(Questions about scene geometry)
┌──
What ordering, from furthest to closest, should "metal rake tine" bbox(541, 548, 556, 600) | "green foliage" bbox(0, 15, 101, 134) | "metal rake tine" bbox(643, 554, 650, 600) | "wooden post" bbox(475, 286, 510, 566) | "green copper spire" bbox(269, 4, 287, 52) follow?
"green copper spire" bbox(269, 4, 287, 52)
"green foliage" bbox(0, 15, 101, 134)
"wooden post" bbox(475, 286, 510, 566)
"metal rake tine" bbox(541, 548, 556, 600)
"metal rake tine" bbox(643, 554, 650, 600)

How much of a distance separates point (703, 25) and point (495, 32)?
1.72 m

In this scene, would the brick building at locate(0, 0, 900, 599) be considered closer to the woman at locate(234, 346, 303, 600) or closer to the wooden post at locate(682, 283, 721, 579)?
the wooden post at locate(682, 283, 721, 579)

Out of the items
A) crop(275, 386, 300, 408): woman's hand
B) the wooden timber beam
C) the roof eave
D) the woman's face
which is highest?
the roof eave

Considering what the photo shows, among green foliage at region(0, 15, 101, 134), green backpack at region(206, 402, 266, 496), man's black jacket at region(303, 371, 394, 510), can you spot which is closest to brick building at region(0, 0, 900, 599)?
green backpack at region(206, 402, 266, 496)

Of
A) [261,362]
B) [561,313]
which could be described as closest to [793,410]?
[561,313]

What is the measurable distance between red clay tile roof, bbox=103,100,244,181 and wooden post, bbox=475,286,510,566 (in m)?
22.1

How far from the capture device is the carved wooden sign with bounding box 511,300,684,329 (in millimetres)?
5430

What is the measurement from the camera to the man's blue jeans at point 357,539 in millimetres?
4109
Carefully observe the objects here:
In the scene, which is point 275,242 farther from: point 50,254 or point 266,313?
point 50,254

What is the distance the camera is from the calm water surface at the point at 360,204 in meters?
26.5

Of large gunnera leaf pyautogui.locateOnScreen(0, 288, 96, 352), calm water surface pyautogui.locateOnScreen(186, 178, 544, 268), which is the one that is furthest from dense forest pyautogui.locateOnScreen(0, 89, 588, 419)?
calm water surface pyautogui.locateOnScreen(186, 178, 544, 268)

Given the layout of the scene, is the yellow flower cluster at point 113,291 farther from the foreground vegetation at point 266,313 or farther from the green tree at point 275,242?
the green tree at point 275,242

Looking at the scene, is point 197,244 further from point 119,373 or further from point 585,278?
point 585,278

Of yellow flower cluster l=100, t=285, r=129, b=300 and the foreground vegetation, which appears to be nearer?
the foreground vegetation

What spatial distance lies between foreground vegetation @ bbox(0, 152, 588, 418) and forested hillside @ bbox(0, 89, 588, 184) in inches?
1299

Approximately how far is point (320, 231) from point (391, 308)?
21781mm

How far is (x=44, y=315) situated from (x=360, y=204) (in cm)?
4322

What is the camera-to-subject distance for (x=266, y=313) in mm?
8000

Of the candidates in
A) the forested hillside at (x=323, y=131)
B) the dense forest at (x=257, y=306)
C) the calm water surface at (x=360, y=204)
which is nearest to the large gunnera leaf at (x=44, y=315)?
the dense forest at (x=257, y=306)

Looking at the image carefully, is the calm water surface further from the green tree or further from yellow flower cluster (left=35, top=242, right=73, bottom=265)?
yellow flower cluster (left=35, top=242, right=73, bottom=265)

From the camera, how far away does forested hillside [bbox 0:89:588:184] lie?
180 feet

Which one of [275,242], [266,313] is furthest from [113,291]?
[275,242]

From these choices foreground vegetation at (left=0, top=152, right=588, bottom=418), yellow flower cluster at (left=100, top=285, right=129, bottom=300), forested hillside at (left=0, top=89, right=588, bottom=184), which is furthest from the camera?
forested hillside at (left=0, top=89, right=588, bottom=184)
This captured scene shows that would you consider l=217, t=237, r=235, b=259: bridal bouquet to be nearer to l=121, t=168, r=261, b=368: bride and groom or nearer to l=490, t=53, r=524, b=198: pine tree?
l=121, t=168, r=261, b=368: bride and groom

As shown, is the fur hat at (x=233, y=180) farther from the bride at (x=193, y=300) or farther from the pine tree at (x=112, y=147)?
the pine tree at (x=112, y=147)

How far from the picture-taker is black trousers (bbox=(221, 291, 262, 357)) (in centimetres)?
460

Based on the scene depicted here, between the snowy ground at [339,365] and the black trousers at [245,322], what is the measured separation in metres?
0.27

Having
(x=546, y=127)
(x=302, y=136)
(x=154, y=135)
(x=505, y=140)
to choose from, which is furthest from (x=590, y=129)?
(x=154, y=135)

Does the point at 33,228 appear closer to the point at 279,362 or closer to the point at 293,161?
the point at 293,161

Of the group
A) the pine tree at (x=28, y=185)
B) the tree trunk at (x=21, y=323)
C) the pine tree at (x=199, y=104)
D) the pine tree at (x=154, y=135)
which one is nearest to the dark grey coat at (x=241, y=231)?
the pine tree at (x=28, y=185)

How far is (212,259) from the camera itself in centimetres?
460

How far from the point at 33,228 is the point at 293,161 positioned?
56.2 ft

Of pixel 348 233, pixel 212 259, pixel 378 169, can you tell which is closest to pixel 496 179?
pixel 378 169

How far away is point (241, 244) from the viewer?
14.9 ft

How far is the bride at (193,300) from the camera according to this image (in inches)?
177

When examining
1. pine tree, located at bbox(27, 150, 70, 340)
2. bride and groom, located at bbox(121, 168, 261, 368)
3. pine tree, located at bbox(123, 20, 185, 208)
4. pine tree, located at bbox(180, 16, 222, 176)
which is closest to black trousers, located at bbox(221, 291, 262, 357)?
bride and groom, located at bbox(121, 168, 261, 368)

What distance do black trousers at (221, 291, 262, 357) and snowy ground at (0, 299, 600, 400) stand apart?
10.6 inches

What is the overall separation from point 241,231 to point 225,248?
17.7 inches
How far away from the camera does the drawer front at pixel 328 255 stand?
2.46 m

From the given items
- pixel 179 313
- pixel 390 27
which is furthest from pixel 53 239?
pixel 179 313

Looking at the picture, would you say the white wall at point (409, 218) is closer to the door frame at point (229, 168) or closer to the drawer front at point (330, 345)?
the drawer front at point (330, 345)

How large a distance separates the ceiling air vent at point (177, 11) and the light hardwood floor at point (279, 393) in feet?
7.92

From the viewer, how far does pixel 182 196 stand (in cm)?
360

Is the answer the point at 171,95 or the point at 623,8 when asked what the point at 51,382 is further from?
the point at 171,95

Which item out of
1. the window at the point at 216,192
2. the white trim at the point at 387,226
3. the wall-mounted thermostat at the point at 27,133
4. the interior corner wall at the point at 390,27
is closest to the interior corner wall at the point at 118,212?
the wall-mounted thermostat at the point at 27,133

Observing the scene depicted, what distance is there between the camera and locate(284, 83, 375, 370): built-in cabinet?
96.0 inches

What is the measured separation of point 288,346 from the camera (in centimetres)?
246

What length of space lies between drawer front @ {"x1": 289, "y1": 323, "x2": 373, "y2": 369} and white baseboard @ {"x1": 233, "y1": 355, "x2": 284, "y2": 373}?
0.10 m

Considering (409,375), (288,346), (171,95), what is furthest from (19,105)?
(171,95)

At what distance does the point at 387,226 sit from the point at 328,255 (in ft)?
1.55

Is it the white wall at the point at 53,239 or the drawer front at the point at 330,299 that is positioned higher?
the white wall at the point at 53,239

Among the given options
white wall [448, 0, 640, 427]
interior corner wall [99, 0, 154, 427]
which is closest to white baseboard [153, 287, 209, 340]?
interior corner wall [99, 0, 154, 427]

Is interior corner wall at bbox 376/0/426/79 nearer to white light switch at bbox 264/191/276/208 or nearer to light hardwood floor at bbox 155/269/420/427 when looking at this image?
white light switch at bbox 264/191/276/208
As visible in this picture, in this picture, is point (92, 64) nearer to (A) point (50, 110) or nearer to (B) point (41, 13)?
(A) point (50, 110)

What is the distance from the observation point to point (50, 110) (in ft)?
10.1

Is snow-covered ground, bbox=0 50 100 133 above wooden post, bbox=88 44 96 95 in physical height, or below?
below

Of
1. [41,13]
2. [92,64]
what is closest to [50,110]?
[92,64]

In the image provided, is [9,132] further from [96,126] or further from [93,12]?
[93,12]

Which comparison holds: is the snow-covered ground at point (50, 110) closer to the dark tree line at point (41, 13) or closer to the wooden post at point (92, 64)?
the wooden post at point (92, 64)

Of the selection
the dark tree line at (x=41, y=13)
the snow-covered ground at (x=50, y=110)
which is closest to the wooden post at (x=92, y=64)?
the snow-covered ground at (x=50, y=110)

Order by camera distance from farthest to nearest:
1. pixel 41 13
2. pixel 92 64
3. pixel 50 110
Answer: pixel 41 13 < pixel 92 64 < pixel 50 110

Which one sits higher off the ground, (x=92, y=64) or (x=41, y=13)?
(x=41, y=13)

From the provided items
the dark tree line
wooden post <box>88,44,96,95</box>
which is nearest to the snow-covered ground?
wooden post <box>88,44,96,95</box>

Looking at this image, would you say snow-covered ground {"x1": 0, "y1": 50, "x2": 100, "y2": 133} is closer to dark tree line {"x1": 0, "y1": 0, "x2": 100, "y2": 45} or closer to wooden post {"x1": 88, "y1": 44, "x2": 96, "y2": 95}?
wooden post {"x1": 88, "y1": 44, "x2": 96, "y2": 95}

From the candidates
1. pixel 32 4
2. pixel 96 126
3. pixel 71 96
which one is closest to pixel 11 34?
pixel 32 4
└──
» **EXERCISE TASK**
Produce an exact repeat of the lines from the one containing "In the image" through the last line of the data, and nothing more.

» **THE RESPONSE**
In the image provided, is [9,132] further from [96,126] or further from [93,12]?
[93,12]

Which comparison holds: is the snow-covered ground at point (50, 110) closer to the dark tree line at point (41, 13) or closer to the wooden post at point (92, 64)?
the wooden post at point (92, 64)

Of the selection
the dark tree line at (x=41, y=13)
the snow-covered ground at (x=50, y=110)
which is closest to the wooden post at (x=92, y=64)?
the snow-covered ground at (x=50, y=110)

Order by camera distance from farthest to nearest:
1. pixel 41 13
2. pixel 92 64
3. pixel 50 110
Answer: pixel 41 13 < pixel 92 64 < pixel 50 110

Which one sits higher off the ground, (x=92, y=64) or (x=41, y=13)?
(x=41, y=13)

From the provided items
the dark tree line
wooden post <box>88,44,96,95</box>
which is nearest to the snow-covered ground?
wooden post <box>88,44,96,95</box>

Looking at this image, would you say snow-covered ground {"x1": 0, "y1": 50, "x2": 100, "y2": 133} is closer to dark tree line {"x1": 0, "y1": 0, "x2": 100, "y2": 45} or closer to wooden post {"x1": 88, "y1": 44, "x2": 96, "y2": 95}?
wooden post {"x1": 88, "y1": 44, "x2": 96, "y2": 95}

From the candidates
1. pixel 32 4
2. pixel 96 126
3. pixel 71 96
which one is closest to pixel 11 34?
pixel 32 4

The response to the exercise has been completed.